- [TASK INSTRUCTIONS]: Locate each line in the rows below that contains the string "neon", and copy every such line in full.

+++ MATERIAL TO PROCESS +++

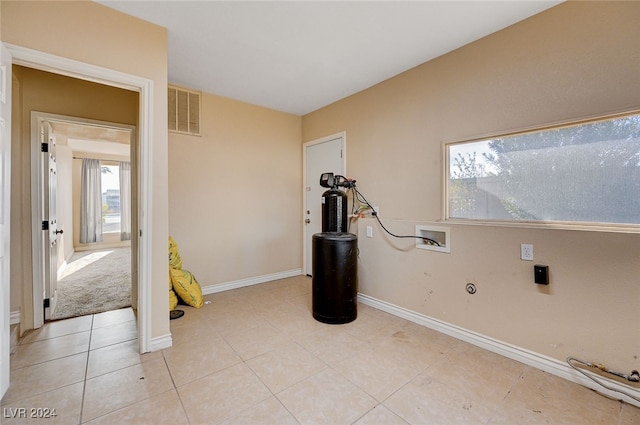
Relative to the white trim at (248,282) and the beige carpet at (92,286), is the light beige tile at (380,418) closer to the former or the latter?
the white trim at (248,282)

+++
+++ MATERIAL TO PROCESS +++

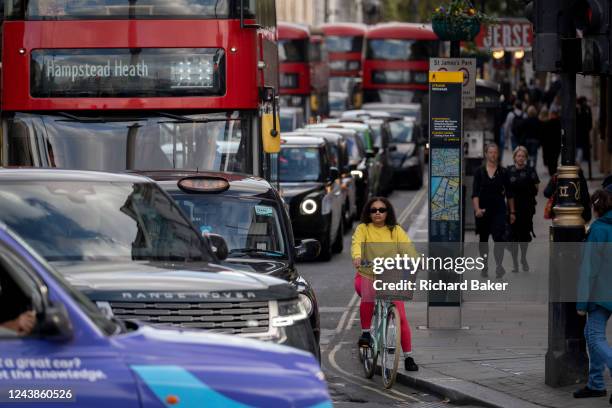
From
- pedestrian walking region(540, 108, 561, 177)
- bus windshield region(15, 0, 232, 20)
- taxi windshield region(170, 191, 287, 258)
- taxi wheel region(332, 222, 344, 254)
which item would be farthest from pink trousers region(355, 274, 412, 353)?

+++
+++ MATERIAL TO PROCESS +++

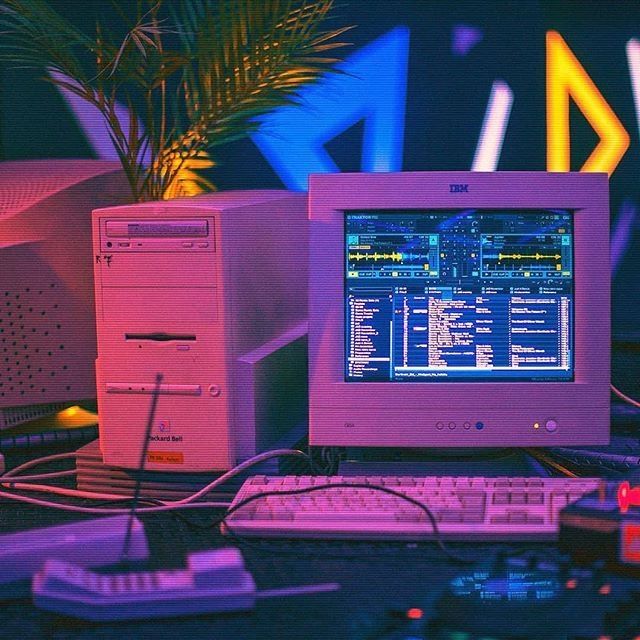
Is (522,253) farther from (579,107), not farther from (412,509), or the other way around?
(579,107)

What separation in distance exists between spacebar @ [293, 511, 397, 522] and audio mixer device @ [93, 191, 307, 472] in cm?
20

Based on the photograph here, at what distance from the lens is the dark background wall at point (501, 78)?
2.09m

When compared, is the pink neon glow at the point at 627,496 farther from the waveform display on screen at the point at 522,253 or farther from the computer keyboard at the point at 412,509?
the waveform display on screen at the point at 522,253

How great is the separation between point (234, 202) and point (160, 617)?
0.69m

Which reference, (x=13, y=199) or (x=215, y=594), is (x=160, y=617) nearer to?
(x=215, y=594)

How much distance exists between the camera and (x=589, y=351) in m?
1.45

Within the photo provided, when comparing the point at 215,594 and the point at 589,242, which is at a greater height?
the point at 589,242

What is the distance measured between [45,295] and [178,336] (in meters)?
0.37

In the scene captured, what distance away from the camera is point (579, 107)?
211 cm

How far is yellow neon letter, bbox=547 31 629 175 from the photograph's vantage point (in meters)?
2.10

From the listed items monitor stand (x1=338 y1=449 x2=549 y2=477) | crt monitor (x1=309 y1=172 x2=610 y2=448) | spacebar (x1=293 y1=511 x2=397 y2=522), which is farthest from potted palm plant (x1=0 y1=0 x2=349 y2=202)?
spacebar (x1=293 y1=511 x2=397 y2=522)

+++

- [OUTPUT]:
When compared, is the pink neon glow at the point at 627,496 farther from the waveform display on screen at the point at 522,253 or farther from the computer keyboard at the point at 412,509?
How far is yellow neon letter, bbox=547 31 629 175 from the photograph's vantage point (in meters)?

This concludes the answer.